EEG-Änderung: Vorschläge von Altmaier und Rösler sind grob rechtswidrig

Am 14.02.13 wurden von den Bundesministern Altmaier und Rösler Vorschläge zur sog. Dämpfung des Ausbaus der Erneuerbaren Energien vorgelegt. Schon auf den ersten Blick zeigt sich, dass diese Vorschläge massiv in den Bestandsschutz eingreifen und aus rechtlicher Sicht keinesfalls haltbar sind.

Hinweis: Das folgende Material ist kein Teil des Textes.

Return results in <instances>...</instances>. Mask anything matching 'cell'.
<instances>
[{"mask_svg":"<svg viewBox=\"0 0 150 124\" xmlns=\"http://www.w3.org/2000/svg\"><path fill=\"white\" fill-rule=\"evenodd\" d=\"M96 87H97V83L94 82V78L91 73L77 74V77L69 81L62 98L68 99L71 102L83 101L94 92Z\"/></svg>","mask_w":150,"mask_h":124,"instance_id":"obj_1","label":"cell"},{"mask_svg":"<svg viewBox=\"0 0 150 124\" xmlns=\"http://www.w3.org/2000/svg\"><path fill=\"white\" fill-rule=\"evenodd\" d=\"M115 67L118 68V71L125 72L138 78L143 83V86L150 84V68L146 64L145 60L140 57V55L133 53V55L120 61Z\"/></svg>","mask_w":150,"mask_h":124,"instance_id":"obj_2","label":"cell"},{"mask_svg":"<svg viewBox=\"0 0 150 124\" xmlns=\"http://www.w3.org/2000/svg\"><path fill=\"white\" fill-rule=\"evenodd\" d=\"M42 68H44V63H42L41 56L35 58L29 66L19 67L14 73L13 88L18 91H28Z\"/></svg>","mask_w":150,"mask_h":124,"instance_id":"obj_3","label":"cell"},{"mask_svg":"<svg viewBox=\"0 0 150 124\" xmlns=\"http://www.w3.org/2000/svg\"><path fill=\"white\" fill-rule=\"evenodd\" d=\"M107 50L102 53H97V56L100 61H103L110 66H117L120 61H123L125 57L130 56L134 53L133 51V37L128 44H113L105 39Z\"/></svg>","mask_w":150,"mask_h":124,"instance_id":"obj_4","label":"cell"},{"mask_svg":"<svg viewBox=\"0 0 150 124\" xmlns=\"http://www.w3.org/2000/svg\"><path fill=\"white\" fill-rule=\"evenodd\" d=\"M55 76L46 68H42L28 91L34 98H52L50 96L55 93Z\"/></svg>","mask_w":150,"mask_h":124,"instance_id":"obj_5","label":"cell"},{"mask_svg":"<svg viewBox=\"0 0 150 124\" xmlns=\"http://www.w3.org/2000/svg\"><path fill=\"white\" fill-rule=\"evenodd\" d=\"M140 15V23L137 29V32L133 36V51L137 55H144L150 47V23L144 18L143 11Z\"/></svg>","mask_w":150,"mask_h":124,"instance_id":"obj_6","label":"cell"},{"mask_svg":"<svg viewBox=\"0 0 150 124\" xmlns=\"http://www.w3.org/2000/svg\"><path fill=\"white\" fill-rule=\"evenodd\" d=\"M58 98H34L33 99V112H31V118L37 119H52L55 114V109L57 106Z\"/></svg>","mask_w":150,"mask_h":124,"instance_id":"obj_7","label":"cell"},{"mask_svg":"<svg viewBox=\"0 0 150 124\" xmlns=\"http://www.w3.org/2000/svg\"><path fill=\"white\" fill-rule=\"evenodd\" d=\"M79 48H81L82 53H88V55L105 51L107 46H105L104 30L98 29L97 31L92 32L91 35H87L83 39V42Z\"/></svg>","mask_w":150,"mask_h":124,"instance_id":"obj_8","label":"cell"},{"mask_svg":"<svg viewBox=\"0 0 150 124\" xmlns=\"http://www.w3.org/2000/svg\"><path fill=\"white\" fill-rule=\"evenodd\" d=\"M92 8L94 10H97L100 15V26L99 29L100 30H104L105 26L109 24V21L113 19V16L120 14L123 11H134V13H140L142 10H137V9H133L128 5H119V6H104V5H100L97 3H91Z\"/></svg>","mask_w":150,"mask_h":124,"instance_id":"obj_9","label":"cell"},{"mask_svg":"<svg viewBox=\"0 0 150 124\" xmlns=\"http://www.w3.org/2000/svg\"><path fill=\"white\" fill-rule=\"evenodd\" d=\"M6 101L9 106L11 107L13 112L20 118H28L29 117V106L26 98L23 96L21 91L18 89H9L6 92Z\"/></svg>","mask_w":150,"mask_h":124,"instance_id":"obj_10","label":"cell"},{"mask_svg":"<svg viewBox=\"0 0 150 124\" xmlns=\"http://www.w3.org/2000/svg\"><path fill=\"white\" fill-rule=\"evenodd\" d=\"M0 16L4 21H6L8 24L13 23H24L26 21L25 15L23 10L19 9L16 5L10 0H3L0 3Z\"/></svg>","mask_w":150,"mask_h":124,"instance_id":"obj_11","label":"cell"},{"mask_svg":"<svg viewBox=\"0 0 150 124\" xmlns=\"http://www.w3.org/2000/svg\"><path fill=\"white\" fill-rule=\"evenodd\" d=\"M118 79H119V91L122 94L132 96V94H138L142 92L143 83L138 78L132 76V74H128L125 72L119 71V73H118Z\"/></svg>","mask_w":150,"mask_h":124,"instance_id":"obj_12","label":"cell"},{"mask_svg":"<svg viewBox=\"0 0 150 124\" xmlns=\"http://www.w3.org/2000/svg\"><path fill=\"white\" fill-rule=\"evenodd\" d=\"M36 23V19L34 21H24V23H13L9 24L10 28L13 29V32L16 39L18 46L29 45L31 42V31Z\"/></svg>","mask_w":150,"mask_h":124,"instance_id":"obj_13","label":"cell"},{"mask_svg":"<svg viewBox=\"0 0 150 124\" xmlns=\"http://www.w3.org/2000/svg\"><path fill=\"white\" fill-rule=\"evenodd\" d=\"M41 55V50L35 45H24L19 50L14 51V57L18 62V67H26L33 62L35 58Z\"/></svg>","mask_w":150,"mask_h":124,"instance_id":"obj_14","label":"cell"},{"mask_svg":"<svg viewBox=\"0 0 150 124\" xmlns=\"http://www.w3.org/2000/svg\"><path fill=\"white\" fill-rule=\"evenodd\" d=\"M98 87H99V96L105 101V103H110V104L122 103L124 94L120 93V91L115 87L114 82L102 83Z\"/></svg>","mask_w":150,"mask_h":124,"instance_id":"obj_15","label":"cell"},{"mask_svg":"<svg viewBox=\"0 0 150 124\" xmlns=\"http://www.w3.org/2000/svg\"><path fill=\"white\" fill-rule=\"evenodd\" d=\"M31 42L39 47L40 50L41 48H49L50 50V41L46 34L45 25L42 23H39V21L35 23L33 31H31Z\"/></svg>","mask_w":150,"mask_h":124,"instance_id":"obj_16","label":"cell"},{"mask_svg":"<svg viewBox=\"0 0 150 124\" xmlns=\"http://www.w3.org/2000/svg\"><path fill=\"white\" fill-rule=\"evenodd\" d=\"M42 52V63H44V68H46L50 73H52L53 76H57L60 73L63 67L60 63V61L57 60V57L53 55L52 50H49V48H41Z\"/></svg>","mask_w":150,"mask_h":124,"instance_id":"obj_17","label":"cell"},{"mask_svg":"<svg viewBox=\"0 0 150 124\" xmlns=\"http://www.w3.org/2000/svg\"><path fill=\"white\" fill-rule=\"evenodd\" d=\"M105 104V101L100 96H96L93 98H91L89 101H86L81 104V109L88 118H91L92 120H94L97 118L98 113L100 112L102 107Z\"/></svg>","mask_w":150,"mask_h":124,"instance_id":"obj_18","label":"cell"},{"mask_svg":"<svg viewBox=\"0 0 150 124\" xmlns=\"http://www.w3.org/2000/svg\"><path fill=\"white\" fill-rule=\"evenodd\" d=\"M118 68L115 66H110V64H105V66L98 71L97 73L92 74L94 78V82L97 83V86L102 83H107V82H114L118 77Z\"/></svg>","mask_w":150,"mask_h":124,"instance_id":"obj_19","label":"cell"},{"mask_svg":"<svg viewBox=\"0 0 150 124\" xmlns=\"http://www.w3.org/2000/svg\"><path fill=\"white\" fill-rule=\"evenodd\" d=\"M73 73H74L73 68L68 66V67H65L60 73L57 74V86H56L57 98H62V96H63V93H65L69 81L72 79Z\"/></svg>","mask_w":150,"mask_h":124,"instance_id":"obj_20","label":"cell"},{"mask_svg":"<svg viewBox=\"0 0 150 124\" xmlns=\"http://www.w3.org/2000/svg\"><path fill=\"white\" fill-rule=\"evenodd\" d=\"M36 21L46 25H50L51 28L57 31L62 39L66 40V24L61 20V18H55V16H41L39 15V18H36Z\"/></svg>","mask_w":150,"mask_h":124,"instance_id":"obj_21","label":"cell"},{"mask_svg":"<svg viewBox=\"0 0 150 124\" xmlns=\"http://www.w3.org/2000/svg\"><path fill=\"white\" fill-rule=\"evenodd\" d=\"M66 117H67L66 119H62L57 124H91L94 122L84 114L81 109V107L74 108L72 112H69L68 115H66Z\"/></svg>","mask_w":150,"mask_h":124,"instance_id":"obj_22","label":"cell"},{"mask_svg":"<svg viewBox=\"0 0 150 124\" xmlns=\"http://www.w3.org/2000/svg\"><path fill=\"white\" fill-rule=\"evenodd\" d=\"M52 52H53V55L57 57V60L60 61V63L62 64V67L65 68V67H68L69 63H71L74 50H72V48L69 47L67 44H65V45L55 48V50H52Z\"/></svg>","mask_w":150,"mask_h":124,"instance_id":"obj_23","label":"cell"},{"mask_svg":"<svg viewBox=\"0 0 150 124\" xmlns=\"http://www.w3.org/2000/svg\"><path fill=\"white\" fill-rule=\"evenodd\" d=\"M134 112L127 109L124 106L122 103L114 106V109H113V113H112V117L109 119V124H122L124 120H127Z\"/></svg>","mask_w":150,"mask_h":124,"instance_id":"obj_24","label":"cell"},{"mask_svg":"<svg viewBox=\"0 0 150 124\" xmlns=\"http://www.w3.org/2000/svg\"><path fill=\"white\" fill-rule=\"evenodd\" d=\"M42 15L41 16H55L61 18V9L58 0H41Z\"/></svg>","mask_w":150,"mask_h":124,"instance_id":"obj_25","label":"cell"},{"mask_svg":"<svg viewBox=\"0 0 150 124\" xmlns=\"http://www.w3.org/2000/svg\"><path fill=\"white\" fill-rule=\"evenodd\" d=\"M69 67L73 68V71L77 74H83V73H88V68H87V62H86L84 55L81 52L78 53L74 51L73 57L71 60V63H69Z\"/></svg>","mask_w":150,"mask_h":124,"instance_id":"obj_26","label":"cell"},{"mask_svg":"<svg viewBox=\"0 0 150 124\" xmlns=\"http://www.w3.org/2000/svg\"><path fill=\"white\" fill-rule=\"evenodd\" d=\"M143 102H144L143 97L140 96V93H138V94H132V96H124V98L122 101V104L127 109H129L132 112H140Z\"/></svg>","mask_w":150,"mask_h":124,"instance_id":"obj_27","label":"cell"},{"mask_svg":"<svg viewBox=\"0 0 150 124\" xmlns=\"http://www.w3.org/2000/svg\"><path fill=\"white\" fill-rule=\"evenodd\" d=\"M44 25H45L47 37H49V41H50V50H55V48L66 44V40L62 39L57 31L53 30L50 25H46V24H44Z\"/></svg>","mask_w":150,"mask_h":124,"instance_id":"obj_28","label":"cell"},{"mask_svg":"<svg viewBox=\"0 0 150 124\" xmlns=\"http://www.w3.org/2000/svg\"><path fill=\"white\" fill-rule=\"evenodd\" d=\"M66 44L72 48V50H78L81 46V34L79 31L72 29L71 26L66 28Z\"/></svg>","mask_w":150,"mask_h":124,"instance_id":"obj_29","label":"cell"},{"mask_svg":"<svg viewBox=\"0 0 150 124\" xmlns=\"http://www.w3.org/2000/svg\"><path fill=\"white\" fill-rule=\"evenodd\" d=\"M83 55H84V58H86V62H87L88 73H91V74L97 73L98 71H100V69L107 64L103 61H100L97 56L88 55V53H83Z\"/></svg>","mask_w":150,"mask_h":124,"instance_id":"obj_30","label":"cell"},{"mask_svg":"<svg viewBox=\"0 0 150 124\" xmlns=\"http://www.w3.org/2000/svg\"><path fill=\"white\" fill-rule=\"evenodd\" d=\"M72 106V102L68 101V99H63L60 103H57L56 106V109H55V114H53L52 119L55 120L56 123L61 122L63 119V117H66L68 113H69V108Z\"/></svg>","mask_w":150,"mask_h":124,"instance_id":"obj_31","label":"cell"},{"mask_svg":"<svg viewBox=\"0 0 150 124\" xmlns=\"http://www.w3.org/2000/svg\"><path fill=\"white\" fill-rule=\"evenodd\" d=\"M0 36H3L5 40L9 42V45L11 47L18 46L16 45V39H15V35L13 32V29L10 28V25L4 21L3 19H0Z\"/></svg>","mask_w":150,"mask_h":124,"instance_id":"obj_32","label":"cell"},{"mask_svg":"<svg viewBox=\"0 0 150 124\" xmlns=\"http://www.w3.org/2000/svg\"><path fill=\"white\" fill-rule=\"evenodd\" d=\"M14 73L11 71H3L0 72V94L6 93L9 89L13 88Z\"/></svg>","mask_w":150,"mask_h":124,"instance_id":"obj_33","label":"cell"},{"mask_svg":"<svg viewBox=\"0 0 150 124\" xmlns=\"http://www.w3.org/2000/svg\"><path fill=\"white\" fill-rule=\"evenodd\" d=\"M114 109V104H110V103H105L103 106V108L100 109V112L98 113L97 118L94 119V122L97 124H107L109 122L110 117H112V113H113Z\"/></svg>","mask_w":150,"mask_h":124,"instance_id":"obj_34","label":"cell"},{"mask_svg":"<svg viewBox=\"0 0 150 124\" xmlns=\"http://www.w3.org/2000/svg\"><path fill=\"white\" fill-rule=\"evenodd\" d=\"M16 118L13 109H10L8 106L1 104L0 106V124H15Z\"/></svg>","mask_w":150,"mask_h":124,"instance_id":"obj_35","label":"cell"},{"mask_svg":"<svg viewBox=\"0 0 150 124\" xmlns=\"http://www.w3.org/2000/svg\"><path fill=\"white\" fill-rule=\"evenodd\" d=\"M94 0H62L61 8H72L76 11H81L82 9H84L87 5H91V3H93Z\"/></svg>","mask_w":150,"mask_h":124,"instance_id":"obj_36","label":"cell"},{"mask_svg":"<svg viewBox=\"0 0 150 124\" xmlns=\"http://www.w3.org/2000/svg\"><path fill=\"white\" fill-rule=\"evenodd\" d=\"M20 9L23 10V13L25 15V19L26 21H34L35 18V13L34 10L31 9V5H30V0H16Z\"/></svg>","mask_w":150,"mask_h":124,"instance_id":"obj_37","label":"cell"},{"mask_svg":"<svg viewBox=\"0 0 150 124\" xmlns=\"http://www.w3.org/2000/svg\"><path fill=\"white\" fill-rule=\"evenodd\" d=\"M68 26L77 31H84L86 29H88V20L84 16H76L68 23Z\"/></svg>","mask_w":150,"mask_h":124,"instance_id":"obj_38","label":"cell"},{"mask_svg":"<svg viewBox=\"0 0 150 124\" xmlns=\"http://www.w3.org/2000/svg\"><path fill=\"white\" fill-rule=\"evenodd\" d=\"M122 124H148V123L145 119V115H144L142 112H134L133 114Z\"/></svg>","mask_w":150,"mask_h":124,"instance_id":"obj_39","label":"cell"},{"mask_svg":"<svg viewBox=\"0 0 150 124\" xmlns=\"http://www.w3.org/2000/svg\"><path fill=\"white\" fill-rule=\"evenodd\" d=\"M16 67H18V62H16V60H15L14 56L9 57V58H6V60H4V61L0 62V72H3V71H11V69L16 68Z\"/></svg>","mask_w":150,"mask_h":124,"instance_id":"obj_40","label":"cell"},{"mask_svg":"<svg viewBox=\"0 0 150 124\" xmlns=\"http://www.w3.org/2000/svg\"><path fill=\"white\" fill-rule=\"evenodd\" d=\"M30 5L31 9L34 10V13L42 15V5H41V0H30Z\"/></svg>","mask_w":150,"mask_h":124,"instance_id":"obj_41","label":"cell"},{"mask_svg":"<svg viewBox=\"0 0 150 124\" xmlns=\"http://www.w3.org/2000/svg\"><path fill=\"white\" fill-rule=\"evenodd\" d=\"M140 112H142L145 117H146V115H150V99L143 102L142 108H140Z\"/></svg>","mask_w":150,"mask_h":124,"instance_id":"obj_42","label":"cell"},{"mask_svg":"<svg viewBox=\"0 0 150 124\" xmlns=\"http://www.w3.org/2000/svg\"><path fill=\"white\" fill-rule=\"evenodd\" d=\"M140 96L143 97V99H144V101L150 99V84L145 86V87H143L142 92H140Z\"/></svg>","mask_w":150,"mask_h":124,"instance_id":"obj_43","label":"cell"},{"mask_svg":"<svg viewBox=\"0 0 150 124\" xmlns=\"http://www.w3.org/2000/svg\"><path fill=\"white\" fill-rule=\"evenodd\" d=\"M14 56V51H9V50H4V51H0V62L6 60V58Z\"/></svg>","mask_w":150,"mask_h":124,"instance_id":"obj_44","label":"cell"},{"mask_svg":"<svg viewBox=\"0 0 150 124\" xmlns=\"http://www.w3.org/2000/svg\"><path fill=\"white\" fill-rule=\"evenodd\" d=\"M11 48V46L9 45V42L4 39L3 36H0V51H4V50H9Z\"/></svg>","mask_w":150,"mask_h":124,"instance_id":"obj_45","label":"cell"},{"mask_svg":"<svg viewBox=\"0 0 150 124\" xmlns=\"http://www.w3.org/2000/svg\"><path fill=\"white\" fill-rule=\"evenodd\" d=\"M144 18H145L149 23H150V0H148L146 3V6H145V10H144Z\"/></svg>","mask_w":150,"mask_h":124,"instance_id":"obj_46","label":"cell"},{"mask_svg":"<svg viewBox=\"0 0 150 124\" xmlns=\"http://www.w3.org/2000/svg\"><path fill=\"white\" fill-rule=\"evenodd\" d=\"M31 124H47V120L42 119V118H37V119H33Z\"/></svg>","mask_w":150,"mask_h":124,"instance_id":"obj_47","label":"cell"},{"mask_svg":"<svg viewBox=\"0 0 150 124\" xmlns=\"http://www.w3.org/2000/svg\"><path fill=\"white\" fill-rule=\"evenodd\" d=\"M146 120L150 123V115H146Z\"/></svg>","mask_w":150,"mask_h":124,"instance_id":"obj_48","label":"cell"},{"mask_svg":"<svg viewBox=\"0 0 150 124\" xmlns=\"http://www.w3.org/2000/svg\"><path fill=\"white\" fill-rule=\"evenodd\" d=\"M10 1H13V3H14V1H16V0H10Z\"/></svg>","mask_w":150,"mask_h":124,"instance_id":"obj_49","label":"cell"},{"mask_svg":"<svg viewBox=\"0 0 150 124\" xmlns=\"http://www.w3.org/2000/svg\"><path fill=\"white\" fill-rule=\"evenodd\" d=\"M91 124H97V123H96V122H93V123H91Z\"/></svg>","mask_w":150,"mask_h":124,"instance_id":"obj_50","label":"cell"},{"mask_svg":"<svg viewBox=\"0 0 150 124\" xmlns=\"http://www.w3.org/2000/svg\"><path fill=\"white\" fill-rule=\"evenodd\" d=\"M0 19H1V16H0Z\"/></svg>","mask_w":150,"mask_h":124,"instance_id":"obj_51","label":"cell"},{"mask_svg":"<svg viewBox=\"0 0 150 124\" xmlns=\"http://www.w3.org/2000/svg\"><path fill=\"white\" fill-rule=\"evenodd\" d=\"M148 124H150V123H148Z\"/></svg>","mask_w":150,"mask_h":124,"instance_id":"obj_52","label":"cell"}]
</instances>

So sollen etwa bestehende Biogasanlagen, die vor 01.01.2009 in Betrieb genommen wurden, ab 01.08.2013 keinen Güllebonus mehr erhalten. Dies greift massiv in den verfassungsrechtlich garantierten Bestandsschutz ein, da das EEG seit jeher eine 20-jährige Mindestvergütung verspricht und der Gesetzgeber in der Begründung zum Gesetz stehts von Investitionssicherheit gesprochen hat. Zwar konnten die Altanlagen vor 2009 damals noch nicht mit dem Güllebonus rechnen, dieser wurde erst ab 01.01.2009 eingeführt, gerade diese mussten jedoch zur Geltendmachung dieses Bonus fast immer in erheblicher Weise ihre Anagen umbauen, um überhaupt die vorgegebene Güllemenge einsetzen zu können ...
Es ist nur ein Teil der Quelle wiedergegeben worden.